Triage User Issues

These are common scripts and tasks for lookup up data in production

Prerequisites

Before you can access any systems, you will need to set up AWS-vault

SSM Documents

We used AWS SSM, which is kind of like SSH. Our main script, ssm-instance is set up for a few documents aimed at common tasks. See the guide to ssm-instance for more information on the script and the documents.

Inside a Rails Console

Inside a Rails console (see rails-c) here are some other things you can do to quickly get a sense of how a user’s account is set up

Find a user by email

This is what uuid-lookup does under the hood basically

user = User.find_with_email('address@example.com')
user.uuid

Check what MFA methods they have configured

MfaContext.new(user).enabled_two_factor_configuration_counts_hash
=> { :phone => 1, :backup_codes => 10 }

Check events

user.events.count
=> 10
user.events.pluck(:created_at).minmax
=> [Mon, 03 Apr 2021 18:53:38.820730000 UTC +00:00, Wed, 29 Jun 2022 16:47:46.275708000 UTC +00:00]
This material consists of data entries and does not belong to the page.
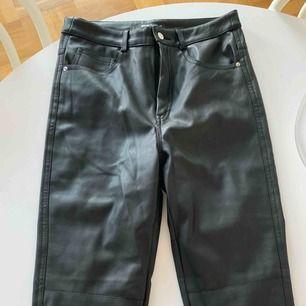 Skinnbyxor i väldigt snyggt fake skinn läder från ginatricot! Kan skickas!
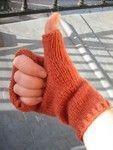 Mittens with thumbs explanations NOUCHKA Knitting and stitching Mittens Pattern, Knit Mittens, Knitted Hats, Hand Crochet, Hand Knitting, Knit Crochet, Newborn Crochet Patterns, Knitting Patterns, Tricot Baby
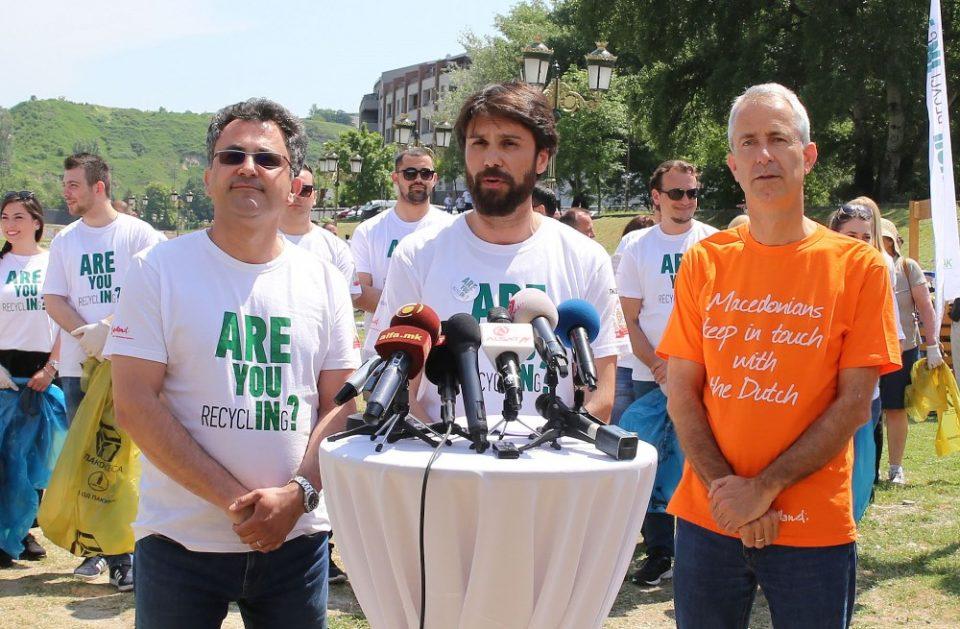 Нова заедничка волонтерска еко–акција за чистење на кејот на Вардар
Check what SPs the user has connected to

user.identities

Cloudwatch Logs

Once you have a user’s UUID (from uuid-lookup), you can look in Cloudwatch logs for events.log events for that user.

For a full list of documented events, see Analytics Events

See also Troubleshooting Quick Reference - Cloudwatch Logs

Cloudwatch Insights

  1. Open up AWS console (aws-vault login prod-power)
  2. Navigate to “Cloudwatch”, then find “Logs Insights”
  3. Select prod_/srv/idp/shared/log/events.log from “Log Groups”
  4. Select a time range
  5. Enter a query

Saved Queries

On the right side of the page, we have a few saved queries useful for common triage tasks under “user” under “prod”.

saved user queries in Cloudwatch Insights

Via the command line

Cloudwatch queries are limited to 15 minutes and 10,000 rows. To get around these limitations, we have a script that runs the same query over adjacent slices in time, see the guide to query-cloudwatch for more information.

Sample Queries

A sample triage query to track events for a particular user might look like this:

fields
  name,
  properties.user_id,
  properties.user_ip,
  properties.event_properties.success,
  @timestamp,
  @message
| filter properties.user_id = "USER_ID_HERE"
| sort @timestamp desc
| limit 10000

Note: Some visited events repeat as the page polls for background jobs to complete. It’s not that the user was repeatedly visiting that page.

Add fields

To scan through a property for a lot of events, add it to the field list. For example, adding fields for properties.browser_mobile and properties.session_duration make it easier to see when a user changes devices or starts a new session.

Workflows

Find a user by phone number

We don’t have indexed lookups by phone number so we need to combine a few approaches to get a user’s phone number

  1. Normalize and fingerprint the phone

    In a Prod Rails console (to use the correct hash salts)

     parsed_phone = Phonelib.parse("+1 (888) 867-5309")
     fingerprints = [
       Pii::Fingerprinter.fingerprint(parsed_phone.e164),
       *Pii::Fingerprinter.previous_fingerprints(parsed_phone.e164)
     ]
     # => ["aaa", "bbb", "ccc"]
    
  2. In Cloudwatch, look up OTP requests to those fingerprints. It helps to have an approximate date this user was active to help narrow down the Cloudwatch search time frame.

    fields
      properties.user_id,
      @timestamp
    | filter name = 'Telephoy: OTP sent'
    | filter properties.event_properties.phone_fingerprint in ["aaa", "bbb", "ccc"] # CHANGE THIS
    

Find the user id for a 500 error in production.log

Click on the name of the error in New Relic to get a more detailed view.

We add user_id as a custom attribute in New Relic. Scroll down in Attributes on the New Relic error page to see if it is available. If not, look for the error in production.log as follows.

At the top of the New Relic error page, find the approximate time of the error. Note timezones for both New Relic (usually local) and AWS (usually UTC) and convert if needed.

Note the path, if it wasn’t from a worker. Change the filter line below to match error status and path.

  1. Open up AWS console (aws-vault login prod-power)
  2. Navigate to “Cloudwatch”, then find “Logs Insights”
  3. Select prod_/srv/idp/shared/log/production.log from “Log Groups”
  4. Select a time range that includes the error
  5. Enter this query. Edit the status and path to match the error.
    fields @timestamp, user_id, @message, @logStream, @log
    | filter status = 500 and path like /verify/
    | sort @timestamp desc
    | limit 200
    

    The field you want is user_id, not uuid.

Then switch to prod_/srv/idp/shared/log/events.log and use the sample query above to find events for that user_id. Add a wide time range around the error to see what led up to it. There may not be an events.log entry for the error itself.